Esta profilaxis con antimicrobianos es eficaz, pero crea otros problemas, como afectar a la flora bacteriana de intestino o vagina, provocando infecciones por hongos o diarrea. También puede crear resistencias en las bacterias patógenas así como en la comensal, es decir las que ayudan a proteger el organismo.
Esto ha generado interés por desarrollar profilaxis de infecciones de orina a base de agentes no antimicrobianos.
Es útil este tipo de profilaxis? Podemos confiar en el gran número de compuestos a la venta para evitar estas incómodas infecciones?
Revisando la literatura científica al respecto lo primera que hay que decir es que la mayoría de los estudios publicados no son de gran valor científico, fundamentalmente por el bajo tamaño muestral. Esto hace difícil extrapolar conclusiones, y nos conduce a buscar revisiones sistemáticas y meta-análisis, de dónde sacaremos los datos más claros.
No debemos olvidar sin embargo que un meta-análisis, incluso si esta bien diseñado, arrojará datos estadísticos tan buenos como los estudios que analiza.
En el año 2013 fue publicado en The Journal of Urology, revista de la Asociación Americana de Urología (AUA), un articulo de revisión y meta-análisis de ensayos clínicos aleatorizados sobre el uso de agentes no antibióticos para las infecciones de tracto urinario (M.A. J. Beerepoot et al. Nonantibiotic Prophylaxis for recurrent urinary tract infections: a sistematic review and meta-analysis in randomized controled trials. The J of Urol vol 190 81-89 december 2013).
Analizando la literatura disponible concluían que era prometedor el uso de inmunoestimulante oral OM-89 (UroVaxom), que en mujeres postmenopausicas se podía usar, para prevenir la recurrencia, estriol intravaginal, y que hacía falta estudios más grandes y mejores sobre la efectividad de vacuna vaginal UroVac, productos con arándano rojo y acupuntura.
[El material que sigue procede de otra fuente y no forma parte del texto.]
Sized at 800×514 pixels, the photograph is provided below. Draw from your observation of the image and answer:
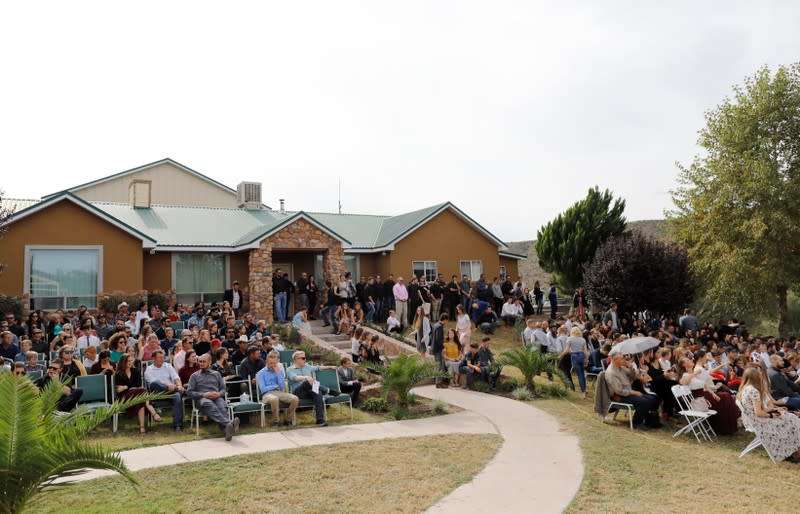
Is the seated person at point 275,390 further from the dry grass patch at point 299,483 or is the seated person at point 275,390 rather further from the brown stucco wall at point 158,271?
the brown stucco wall at point 158,271

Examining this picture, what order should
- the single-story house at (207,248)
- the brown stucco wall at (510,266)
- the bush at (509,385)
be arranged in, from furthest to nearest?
the brown stucco wall at (510,266)
the single-story house at (207,248)
the bush at (509,385)

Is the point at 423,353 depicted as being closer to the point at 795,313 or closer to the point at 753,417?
the point at 753,417

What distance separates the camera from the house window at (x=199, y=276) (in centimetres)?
2091

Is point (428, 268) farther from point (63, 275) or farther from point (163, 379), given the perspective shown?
point (163, 379)

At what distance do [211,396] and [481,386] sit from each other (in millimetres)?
6645

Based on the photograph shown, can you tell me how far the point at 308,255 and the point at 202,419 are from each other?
13.6 m

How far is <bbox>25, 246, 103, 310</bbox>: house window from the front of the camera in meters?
17.5

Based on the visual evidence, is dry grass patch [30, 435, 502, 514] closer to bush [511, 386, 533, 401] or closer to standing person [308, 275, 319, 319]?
bush [511, 386, 533, 401]

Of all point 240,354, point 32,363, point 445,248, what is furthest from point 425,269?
point 32,363

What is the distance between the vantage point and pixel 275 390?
10539 millimetres

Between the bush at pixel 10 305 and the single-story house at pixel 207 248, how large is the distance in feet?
1.70

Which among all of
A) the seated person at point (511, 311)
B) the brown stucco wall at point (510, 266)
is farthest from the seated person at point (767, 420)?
the brown stucco wall at point (510, 266)

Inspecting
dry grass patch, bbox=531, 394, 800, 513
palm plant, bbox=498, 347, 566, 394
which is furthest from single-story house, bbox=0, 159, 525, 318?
dry grass patch, bbox=531, 394, 800, 513

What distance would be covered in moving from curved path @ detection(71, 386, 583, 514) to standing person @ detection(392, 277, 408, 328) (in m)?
9.11
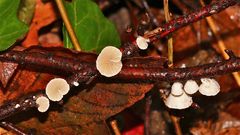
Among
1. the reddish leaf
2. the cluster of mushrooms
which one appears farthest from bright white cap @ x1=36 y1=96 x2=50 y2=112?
the reddish leaf

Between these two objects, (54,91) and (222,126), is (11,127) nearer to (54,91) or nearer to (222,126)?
(54,91)

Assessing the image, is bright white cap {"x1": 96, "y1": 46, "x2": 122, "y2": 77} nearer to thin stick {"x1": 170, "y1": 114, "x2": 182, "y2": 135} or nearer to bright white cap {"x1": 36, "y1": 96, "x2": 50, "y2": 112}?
bright white cap {"x1": 36, "y1": 96, "x2": 50, "y2": 112}

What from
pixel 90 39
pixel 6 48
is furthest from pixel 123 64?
pixel 6 48

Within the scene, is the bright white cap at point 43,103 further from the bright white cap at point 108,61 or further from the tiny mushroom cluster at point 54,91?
the bright white cap at point 108,61

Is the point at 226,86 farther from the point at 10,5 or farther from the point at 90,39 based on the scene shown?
the point at 10,5

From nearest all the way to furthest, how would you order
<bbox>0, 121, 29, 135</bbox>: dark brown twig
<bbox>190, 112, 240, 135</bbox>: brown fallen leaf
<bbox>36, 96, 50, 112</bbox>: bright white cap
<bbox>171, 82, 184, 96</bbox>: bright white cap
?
<bbox>36, 96, 50, 112</bbox>: bright white cap < <bbox>171, 82, 184, 96</bbox>: bright white cap < <bbox>0, 121, 29, 135</bbox>: dark brown twig < <bbox>190, 112, 240, 135</bbox>: brown fallen leaf

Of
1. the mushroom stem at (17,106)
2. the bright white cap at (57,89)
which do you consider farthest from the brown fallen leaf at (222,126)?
the mushroom stem at (17,106)
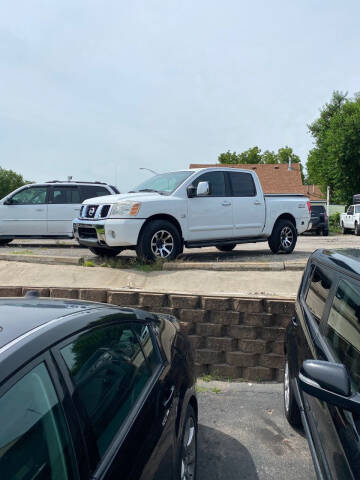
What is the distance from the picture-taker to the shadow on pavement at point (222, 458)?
9.61ft

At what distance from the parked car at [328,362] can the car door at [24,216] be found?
29.0 ft

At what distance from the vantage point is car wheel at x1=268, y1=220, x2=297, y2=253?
9078 millimetres

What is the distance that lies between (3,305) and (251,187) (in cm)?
729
En una revisión más reciente, de la misma autora (Pathogens 2016, 5, 36; doi:10.3390/pathogens5020036 ), se consideró el uso de estrógenos vaginales tópicos, cápsulas orales con L. rhamnosus GR-1 y L. reuteri RC-14 en mujeres post-menopáusicas, y profilaxis con arándano rojo y Lactobacillus crispatus intravaginal en mujeres pre-menopáusicas. No se pudo reproducir los resultados del meta-análisis previo con OM-89. Se necesitan más estudios para definir la dósis idónea de arándano, así cómo la efectividad de la D-Manosa y la acupuntura y vacunación.
Basándose en la evidencia actual, el ácido ascórbico (Vitamina C) no se puede recomendar para prevenir recurrencias.
A la luz de los resultados estudiados, y aunque las conclusiones son débiles, el uso de arándano rojo, lactobacillus, y estrógenos tópicos vaginales en mujeres post-menopáusicas, puede ayudar a prevenir infecciones. Los datos sobre vacunas, acupuntura y D-Manosa pueden ser favorables pero están por dilucidar.